We’re coming up on the 10-year anniversary of the Food and Drug Administration’s import alert on Mexican cantaloupe, enacted after outbreaks three years in a row (and two deaths) traced to those melons. In doing so, the FDA basically killed Mexican cantaloupes to the U.S. for a few years, giving rise to offshore melon deals in Central and South America.
The clampdown on Mexican growers forced U.S. import partners to work on food safety protocols for fields and packinghouses in Guerrero, the origin of the banned cantaloupes. The U.S. Department of Agriculture and its Mexican counterpart, SAGARPA, had to sign off on each facility before it was allowed to ship to the U.S. again.

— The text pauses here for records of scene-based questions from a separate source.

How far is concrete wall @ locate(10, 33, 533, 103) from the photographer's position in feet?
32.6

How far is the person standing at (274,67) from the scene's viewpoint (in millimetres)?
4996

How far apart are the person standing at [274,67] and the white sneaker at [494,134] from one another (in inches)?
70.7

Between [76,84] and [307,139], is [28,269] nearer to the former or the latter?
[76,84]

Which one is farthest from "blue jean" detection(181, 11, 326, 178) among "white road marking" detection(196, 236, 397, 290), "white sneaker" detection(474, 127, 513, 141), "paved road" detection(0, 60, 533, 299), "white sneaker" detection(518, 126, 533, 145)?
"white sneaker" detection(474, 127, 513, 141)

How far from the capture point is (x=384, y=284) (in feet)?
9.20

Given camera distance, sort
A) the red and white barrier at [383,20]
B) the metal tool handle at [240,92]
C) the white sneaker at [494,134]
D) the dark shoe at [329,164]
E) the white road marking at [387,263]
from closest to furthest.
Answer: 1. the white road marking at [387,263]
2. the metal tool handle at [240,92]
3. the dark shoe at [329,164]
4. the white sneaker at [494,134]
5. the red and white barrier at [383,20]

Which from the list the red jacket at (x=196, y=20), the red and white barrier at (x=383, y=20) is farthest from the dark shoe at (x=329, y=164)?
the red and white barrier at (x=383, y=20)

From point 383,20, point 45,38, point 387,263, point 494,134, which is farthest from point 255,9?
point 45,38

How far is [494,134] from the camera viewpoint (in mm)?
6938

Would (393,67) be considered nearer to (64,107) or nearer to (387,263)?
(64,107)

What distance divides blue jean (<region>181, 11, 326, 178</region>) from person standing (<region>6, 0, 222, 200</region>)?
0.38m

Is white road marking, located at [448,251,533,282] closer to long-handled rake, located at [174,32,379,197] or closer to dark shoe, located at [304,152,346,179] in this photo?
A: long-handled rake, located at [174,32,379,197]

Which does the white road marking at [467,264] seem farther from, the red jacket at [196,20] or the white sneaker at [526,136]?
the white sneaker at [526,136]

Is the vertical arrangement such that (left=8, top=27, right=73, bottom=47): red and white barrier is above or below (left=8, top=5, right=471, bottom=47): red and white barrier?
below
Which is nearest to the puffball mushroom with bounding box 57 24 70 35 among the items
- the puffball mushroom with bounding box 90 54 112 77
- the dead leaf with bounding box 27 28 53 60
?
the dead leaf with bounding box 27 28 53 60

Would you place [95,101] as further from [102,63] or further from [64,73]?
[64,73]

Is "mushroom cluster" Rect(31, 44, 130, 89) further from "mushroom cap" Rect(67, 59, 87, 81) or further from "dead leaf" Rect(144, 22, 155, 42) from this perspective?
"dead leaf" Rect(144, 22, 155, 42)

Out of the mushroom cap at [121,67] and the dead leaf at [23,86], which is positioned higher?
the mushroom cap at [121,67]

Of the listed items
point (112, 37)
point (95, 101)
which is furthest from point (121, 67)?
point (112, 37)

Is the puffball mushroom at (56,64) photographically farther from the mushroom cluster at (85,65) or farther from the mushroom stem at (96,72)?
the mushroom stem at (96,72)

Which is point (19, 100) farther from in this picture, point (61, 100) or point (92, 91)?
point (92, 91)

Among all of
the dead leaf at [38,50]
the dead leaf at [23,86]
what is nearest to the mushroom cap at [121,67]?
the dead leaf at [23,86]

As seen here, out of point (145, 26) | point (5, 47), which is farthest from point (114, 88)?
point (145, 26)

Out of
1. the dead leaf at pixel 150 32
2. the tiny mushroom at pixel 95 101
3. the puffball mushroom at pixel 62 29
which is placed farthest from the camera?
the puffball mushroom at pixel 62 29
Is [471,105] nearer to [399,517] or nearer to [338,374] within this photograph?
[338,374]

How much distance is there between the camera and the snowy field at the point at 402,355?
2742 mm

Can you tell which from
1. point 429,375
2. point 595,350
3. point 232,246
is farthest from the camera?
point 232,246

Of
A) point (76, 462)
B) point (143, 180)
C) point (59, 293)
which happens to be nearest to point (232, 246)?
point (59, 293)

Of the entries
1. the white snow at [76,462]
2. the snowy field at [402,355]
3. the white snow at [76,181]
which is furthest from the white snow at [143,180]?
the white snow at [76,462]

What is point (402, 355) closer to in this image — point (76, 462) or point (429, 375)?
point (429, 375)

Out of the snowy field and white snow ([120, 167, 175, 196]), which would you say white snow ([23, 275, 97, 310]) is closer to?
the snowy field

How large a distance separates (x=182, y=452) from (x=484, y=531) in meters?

I wonder what those inspectors would find if they visited every U.S. cantaloupe field and packinghouse.
It’s clear that in the case of Jensen Farms and Burch Farms, they would not have been allowed to ship cantaloupes.
According to the FDA, both companies had conditions that led to the presence of pathogens. In the case of Chamberlain Farms, those test results are pending.
Most of the media attention has been focused on the growers, but increasingly, members of the industry are looking to the retailers who bought the cantaloupes.
A common refrain we at The Packer hear from growers is that they are increasingly burdened by the costs of third-party audits mandated by customers, and, in some cases, larger firms selling to multiple retailers must contract with more than one food safety auditing company.
In the Burch Farms case, on-site audits did not include the 115 acres of cantaloupes grown this season. At Jensen Farms, the audit was done before the season was in full swing, so there was no true measure of the company’s food safety performance.
More information on practices at Chamberlain Farms will likely be coming out soon.
How closely are buyers checking to see if suppliers are truly toeing the line when it comes to food safety? As in the case of Jensen Farms, it’s evident that a piece of paper declaring a clean bill of health one week doesn’t hold true throughout the season.
This will no doubt fuel grower unease as they write a check — or two or more — to third-party certifiers. But those audits are necessary, regardless of how many acres they ship from.